Here you can learn more about how and where to buy corporate bonds in india.

Best Corporate Bonds in India for Fixed Returns

Here are some of the best corporate bonds in India for steady and high returns:

  • HDFC Ltd. Bonds

Coupon Rate: 7.80%

Rating: AAA

  • NTPC Ltd. Bonds

Coupon Rate: 8.20%

Rating: AAA

  • RIL Bonds (Reliance Industries)

Coupon Rate: 8.50%

Rating: AAA

  • Tata Motors Bonds

Coupon Rate: 7.95%

Rating: AA

  • ICICI Bank Bonds

Coupon Rate: 7.90%

Rating: AAA

Investors can choose bonds with different coupon rates, maturities, and risk profiles based on their financial goals.

Risks and Rewards of Investing in Corporate Bonds

Investing in corporate bonds offers higher returns compared to government bonds, but there are certain risks involved:

Risks:

  • Credit Risk: The risk that the company may default on interest or principal payments.

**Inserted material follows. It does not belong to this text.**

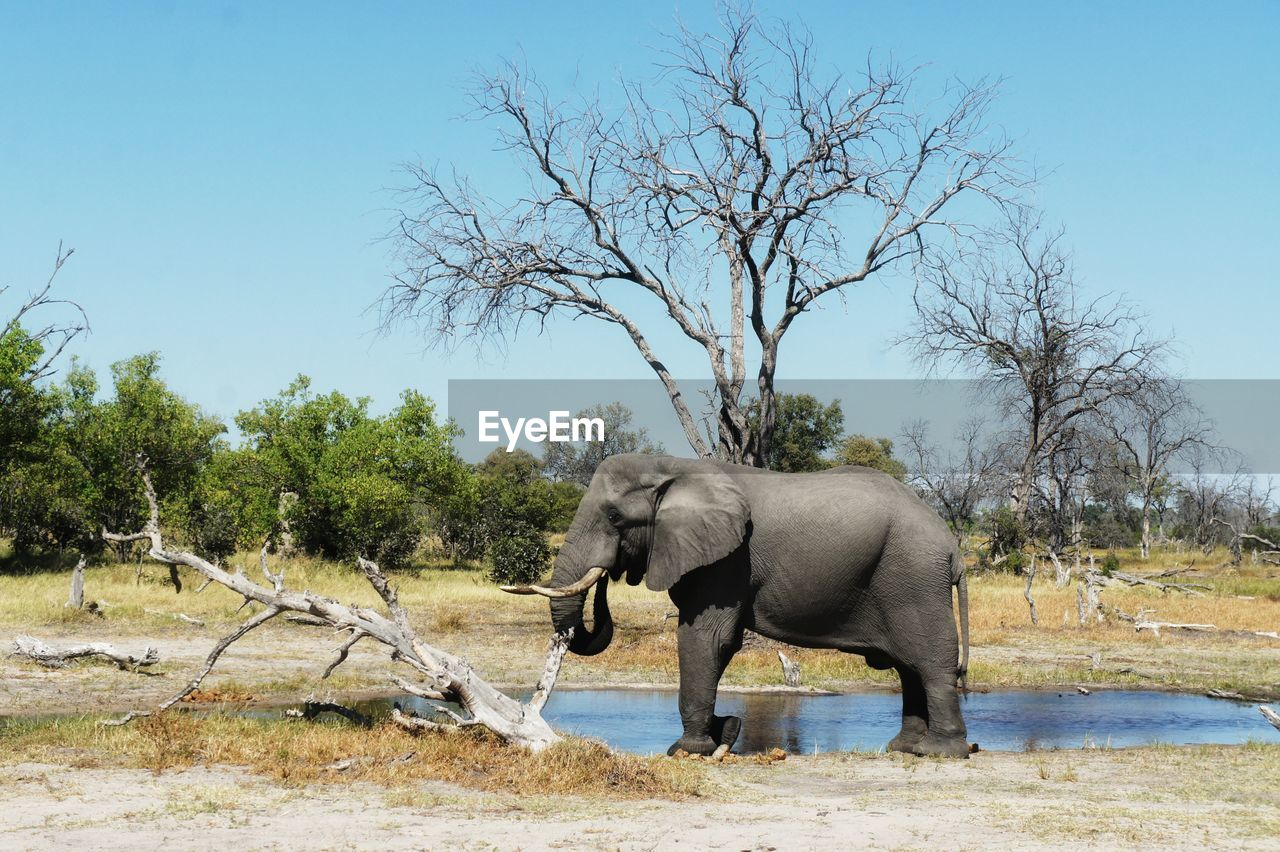 Side View Of Elephant On Field Against Clear Sky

  • Interest Rate Risk: When interest rates rise, the value of bonds tends to fall.

  • Liquidity Risk: Some corporate bonds may not be easily tradable in the secondary market.

Rewards:

  • Higher Yields: Corporate bonds generally offer higher returns than government bonds.

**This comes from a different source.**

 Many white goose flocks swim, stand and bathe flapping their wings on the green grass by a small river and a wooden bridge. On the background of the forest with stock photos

  • Stable Income: Bonds offer regular interest payments, providing a stable income stream.

  • Diversification: Corporate bonds can help diversify your portfolio, reducing overall risk.

Conclusion

Corporate bonds provide an excellent investment avenue for those looking to earn fixed returns in India. With the potential for high yields, especially from AAA-rated bonds, they are a great option for investors looking for a steady income stream.

While corporate bonds in India offer lucrative returns, it is important to evaluate the interest rate, credit rating, and financial health of the issuing company before investing. With the right research and strategy, corporate bonds can be a strong addition to your investment portfolio.

Disclaimer

This blog is intended solely for educational and informational purposes. The bonds and securities mentioned herein are illustrative examples and should not be construed as investment advice or personal recommendations. BondScanner, as a SEBI-registered Online Bond Platform Provider (OBPP), does not provide personalized investment advice through this content. Readers are advised to independently evaluate investment options and seek professional guidance before making financial decisions. Investments in bonds and other securities are subject to market risks, including the possible loss of principal. Please read all offer documents and risk disclosures carefully before investing.